Question

Under what condition will the equality: \[\overrightarrow A \times \overrightarrow B = \overrightarrow A .\overrightarrow B \] hold good?

Answer 1

Hint: In this question we have to assume some angle between the vectors \[\overrightarrow A \] and \[\overrightarrow B \]. Let that be \[\theta \]. So on angle \[\theta \] the value of \[\overrightarrow A \times \overrightarrow B \] and \[\overrightarrow A .\overrightarrow B \] are equal. So use the formula to of \[\overrightarrow A .\overrightarrow B \] and \[\overrightarrow A \times \overrightarrow B \] after that equate both of them and from this equation we get the value of \[\theta \]. In this question We have to find the value of \[\theta \].

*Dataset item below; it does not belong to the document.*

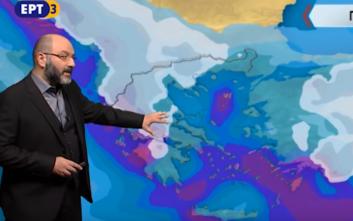 Σάκης Αρναούτογλου: Πάλη ψυχρών και θερμών μαζών πάνω από την Ελλάδα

Complete step-by-step solution:
Given,
This relation is given \[\overrightarrow A \times \overrightarrow B = \overrightarrow A .\overrightarrow B \]
To find,
Angle between the vector \[\overrightarrow A \] and vector \[\overrightarrow B \].
Let, the angle between the vectors \[\overrightarrow A \] and \[\overrightarrow B \]is \[\theta \].
Formula used:
Formula of cross product in terms of magnitudes of vector \[\overrightarrow A \] and vector \[\overrightarrow B \].
\[\overrightarrow A \times \overrightarrow B = \left| {\overrightarrow A } \right|\left| {\overrightarrow B } \right|\sin \theta \] ……(i)
Formula of dot product in terms of magnitudes of vector \[\overrightarrow A \] and vector \[\overrightarrow B \].
\[\overrightarrow A .\overrightarrow B = \left| {\overrightarrow A } \right|\left| {\overrightarrow B } \right|\cos \theta \] ……(ii)
Both the equation (i) and equation (ii) are equal (given in the question)
\[\overrightarrow A \times \overrightarrow B = \overrightarrow A .\overrightarrow B \] (given)……(iii)
Put the values in the equation (iii) from the equation (i) and equation (ii)
\[\left| {\overrightarrow A } \right|\left| {\overrightarrow B } \right|\sin \theta = \left| {\overrightarrow A } \right|\left| {\overrightarrow B } \right|\cos \theta \]
Here,
\[\left| {\overrightarrow A } \right| = A\]and \[\left| {\overrightarrow B } \right| = B\]
On putting the magnitude
\[AB\sin \theta = AB\cos \theta \]
On dividing \[AB\cos \theta \] on both the side
\[\dfrac{{AB\sin \theta }}{{AB\cos \theta }} = 1\]
After canceling \[AB\] from numerator and denominator
\[\dfrac{{\sin \theta }}{{\cos \theta }} = 1\]
\[\tan \theta = 1\] (\[\dfrac{{\sin \theta }}{{\cos \theta }} = \tan \theta \])
\[\tan \theta \] is equal to \[1\] at an angle of \[{45^ \circ }\]
\[\tan 45 = 1\]
\[ \Rightarrow \theta = {45^ \circ }\]
Final answer:
So the value of \[\theta \] satisfying the equation \[\overrightarrow A \times \overrightarrow B = \overrightarrow A .\overrightarrow B \] is
\[ \Rightarrow \theta = {45^ \circ }\]

Note: On looking towards the question we have to make the equations and put all the values. If any of the variables are unknown then we assume some value of them. And then make an equation and on solving we are able to find the value of that unknown part. That is the answer. In order to get the answer, we must know the formula of the cross product and dot product and apply those formulas.